I am currently testing a knot called the Shelton double slip knot... It looks good and is easy to tie...Supposed to be stronger than the palomar...Found it on Google but the man stakes no claim to it, other than it is strong...Can't remember where I found it on Google....Maybe "strongest fishing knots" and then back on page 15 or something....? I,m still testing and the knot looks pretty good...


----------



## Drumdum (Jan 6, 2003)

MB,not sure if it is the same knot I tested off "The ole board" or not,I'm going to have to test er out tonight...


----------



## the rhondel (Feb 6, 2003)

DD and a new knot to test....like a kid in a candy store ....the R


----------



## master baiter (Aug 8, 2003)

DD, have you done tested the Shelton knot yet? And is it the same knot I'm talking about? The one where you pull the tag, then the loop, then the main, etc...and cinch it up to where the double that goes through the hook eye is just as tight as you want it to be so that there is no pressure from the knot on the line???


----------



## Drumdum (Jan 6, 2003)

No,MB,had a lot going on every night this week,phones ringin as soon as I hit the door from work,ole freinds that I ain't talked to in yrs.. When ole freinds call and talk feeshin,I gots ta chitchat..  I'll see if I can geter done tonight..Will test against both uni and palomar..


----------



## Drumdum (Jan 6, 2003)

*Tested with 7 pulls against nail,uni,and polamar*

Ok,gaver an honest try tonight.. It whooped the uni 5 to 2.. It beat the palomar 6 to 1. The nail won 4 to 3... It's a winner folks,and not too bad to tie as well..


----------



## redneckranger (Jan 19, 2006)

i sometimes use a girth hitch with an extra turn holds just as well


----------



## Drumdum (Jan 6, 2003)

redneckranger said:


> i sometimes use a girth hitch with an extra turn holds just as well


 Ya give me a link,and I'll test her as well.. One thing I can tellya though,the uni and the nail are some tough knots to be testing against and this one more than held it's own..


----------



## redneckranger (Jan 19, 2006)

gotta find one lol


----------



## redneckranger (Jan 19, 2006)

here ya go 

http://pedianodeworks.com/C/CO/COW/Cow_hitch


its a knot we used to tie a charge to detenation cord


----------



## Drumdum (Jan 6, 2003)

It was a no-go.. Maybe you can find me another link,and I can test over the weekend..


----------



## Railroader (Apr 13, 2005)

redneckranger said:


> its a knot we used to tie a charge to detenation cord



I would have thought that before they let you tie knots in DETONATION cord, you would have to be able to spell it.....   
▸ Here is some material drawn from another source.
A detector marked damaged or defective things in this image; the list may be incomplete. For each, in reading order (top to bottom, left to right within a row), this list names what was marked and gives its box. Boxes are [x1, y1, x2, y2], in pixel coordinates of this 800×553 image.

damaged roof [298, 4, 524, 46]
Sorry, I just thought that was funny.


----------



## redneckranger (Jan 19, 2006)

http://en.wikipedia.org/wiki/Cat's_paw_(knot)#Method_1


----------



## redneckranger (Jan 19, 2006)

Railroader said:


> I would have thought that before they let you tie knots in DETONATION cord, you would have to be able to spell it.....
> 
> 
> Sorry, I just thought that was funny.


sorry wiped haven't sleeped in 2 days actually it is funny


----------



## The Bucket (Mar 4, 2001)

*EDMb ?*

... like flathead, I also have been using a double improved clinch most often for a long time w/no major problems or failures ?! Have tied the others, but always find myself going back to improved clinch out of habit/preference. Do agree that any knot your using that isn't working for ya, find another  

Not sure about all these scientific test going on  , but most literature will provide a percent line strength for different knots.

Go tie it, fish it, and see what happens  

`bucket


----------



## master baiter (Aug 8, 2003)

DD, I hope it is the same knot that I was thinking about, with the three pulls... one on the main, one on the tag, and one on the loop... I have no way to post any pictures... My main use for this knot would be crankin' for bass with a little slack in the double for more "action"...
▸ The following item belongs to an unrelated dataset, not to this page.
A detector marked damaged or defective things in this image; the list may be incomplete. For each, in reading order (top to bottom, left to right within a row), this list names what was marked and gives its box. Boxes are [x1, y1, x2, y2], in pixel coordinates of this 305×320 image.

as always, thanks DD for your input...


----------



## Drumdum (Jan 6, 2003)

master baiter said:


> DD, I hope it is the same knot that I was thinking about, with the three pulls... one on the main, one on the tag, and one on the loop... I have no way to post any pictures... My main use for this knot would be crankin' for bass with a little slack in the double for more "action"...
> 
> as always, thanks DD for your input...


 I don't know,you tell me>?? this came from the "other board"..
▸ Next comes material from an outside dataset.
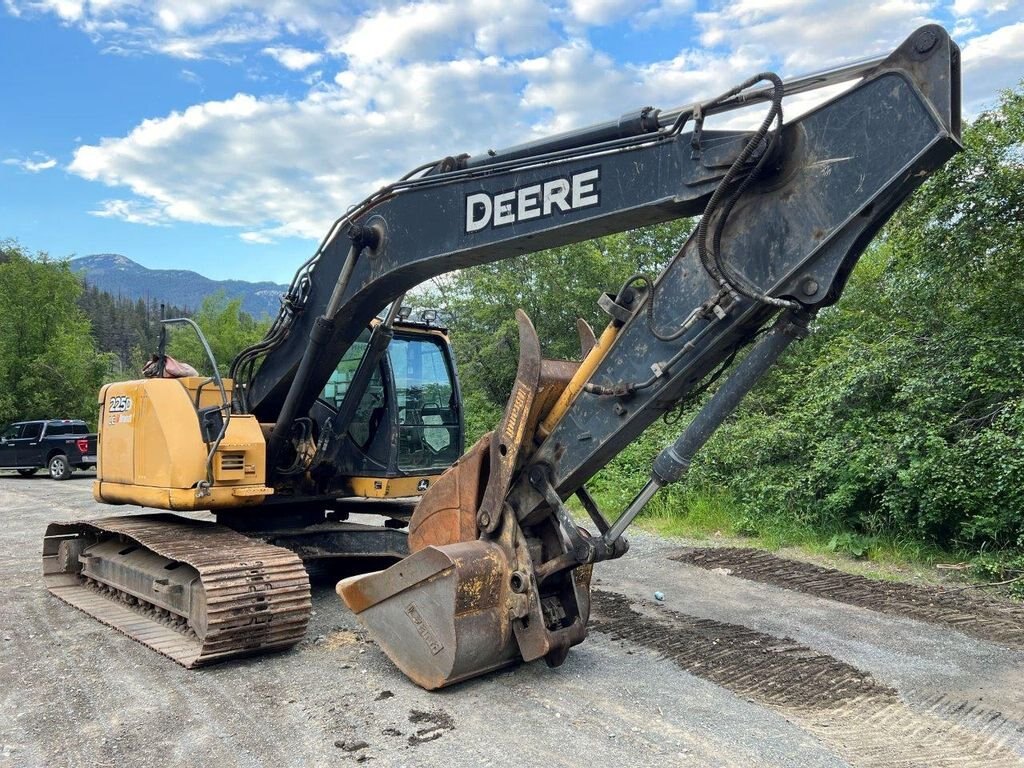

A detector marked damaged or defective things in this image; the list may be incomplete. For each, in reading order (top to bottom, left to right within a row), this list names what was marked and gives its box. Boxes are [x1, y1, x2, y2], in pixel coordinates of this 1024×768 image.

rusty bucket [337, 540, 520, 692]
http://members.aol.com/sheltonpro/tipsonknots.html

Bucket,I agree,and I will still tie the uni as well,cause I can tie it faster,and it ties better in most applications.. It has never failed me as well. As far as "scientific",well,I tie each knot to a sinker and slowly pull till something breaks.. I do the same with shock knots. Don't know how scientific that is,but it should give a fair chance to whatever knot is tied.. Believe me,I was shocked when it broke my uni that many times..


----------



## master baiter (Aug 8, 2003)

the pictures showed the single but the double is stronger...


----------



## Newsjeff (Jul 22, 2004)

*Shelton knot*

Try this:

http://www.sheltonproducts.com/tipsonknots.html


----------



## master baiter (Aug 8, 2003)

Thats it! and its a good one...


----------